David S writes:
It seems to me that there are a lot of people in the same boat as me right now with their Mac Pro:
1. Have a 2010 Mac Pro that I've souped up through the years (OWC Accelsior hard drive, lots of RAM, etc.).
2. Passed on the latest capsule Mac Pro at the time because it didn't seem quite good enough then.
3. Now dying for a new machine but not willing to spend >$5k on a 2.5 year old Mac (shocking that its been this long).
So the question is do you:
a. Take another stab at souping up the old Mac Pro with the OWC Turnkey processor upgrade (which can currently get a machine that is faster than the current Mac Pro being sold by Apple, at least on paper), more RAM and a new graphics cards. This is easily a $4k expense.
b. Buy the current Mac Pro from Apple. As I said before, this is >$5k.
c. Wait for a new Mac Pro this year (presumably with Thunderbolt 3, fast GPU/CPU, etc.).

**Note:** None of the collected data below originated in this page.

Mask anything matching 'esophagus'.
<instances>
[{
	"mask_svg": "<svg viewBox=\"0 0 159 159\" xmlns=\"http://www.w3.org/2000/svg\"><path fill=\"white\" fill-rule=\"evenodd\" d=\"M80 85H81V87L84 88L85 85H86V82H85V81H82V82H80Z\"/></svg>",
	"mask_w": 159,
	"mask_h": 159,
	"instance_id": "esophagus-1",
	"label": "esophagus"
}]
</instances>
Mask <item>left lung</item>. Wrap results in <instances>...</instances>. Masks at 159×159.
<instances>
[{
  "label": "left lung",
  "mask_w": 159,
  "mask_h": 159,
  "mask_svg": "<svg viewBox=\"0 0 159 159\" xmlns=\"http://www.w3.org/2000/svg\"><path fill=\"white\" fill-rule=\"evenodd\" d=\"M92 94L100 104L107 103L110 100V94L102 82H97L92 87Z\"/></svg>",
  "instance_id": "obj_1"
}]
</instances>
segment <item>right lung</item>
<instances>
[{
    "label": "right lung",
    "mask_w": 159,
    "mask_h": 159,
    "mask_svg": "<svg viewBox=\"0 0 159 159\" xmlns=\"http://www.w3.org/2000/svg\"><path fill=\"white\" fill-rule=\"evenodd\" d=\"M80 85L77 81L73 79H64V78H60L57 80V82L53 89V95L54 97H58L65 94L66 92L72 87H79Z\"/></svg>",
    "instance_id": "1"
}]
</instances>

For the moment I have being doing #c but its killing me - I have a machine that is running out of everything. And add to that that I've been doing more video these days and it takes me 6 hours for FCP to process 1 hour of 1080p video. One wonders whether Apple is really paying attention anymore to this part of the market (which I think is a huge mistake by them, but they are too busy making phones to even notice).
MPG: anyone who has skipped a generation (the 2013 Mac Pro) is now sitting pretty, or so one hopes: a revised 2013 Mac Pro with Thunderbolt 3 and external 5K video support could be in the works this year. On the other hand, given how long Apple took to deliver the 2013 Mac Pro makes one wonder about a follow-on timeline, if any.
Te nature of the work raises the question of whether the Mac Pro is even necessary. For some, the Mac Pro is no longer required now that the late 2015 iMac 5K supports 64GB memory. For others, nothing less will do (ports, up to 128GB, dual GPU although the GPU advantage is dubious at best).
At this point I deem it wise to assume that a revised Mac Pro will debut in 2016, which means I would not be a fan of buying the 2013 Mac Pro at this point. Or, if buying one, buying one used or at least refurbished or at a discount (B&H often has discounted Macs). But I also would not be in a hurry to spend big bucks on upgrading a 2010 Mac Pro. Specific upgrades might help, and that’s why anyone really considering $4K for upgrading an old machine may want to consult with me first to work out where there actually is likely to be bang for the buck.
In terms of 2010 Mac Pro models, OWC has deep discounts on used Mac Pros, which is another option.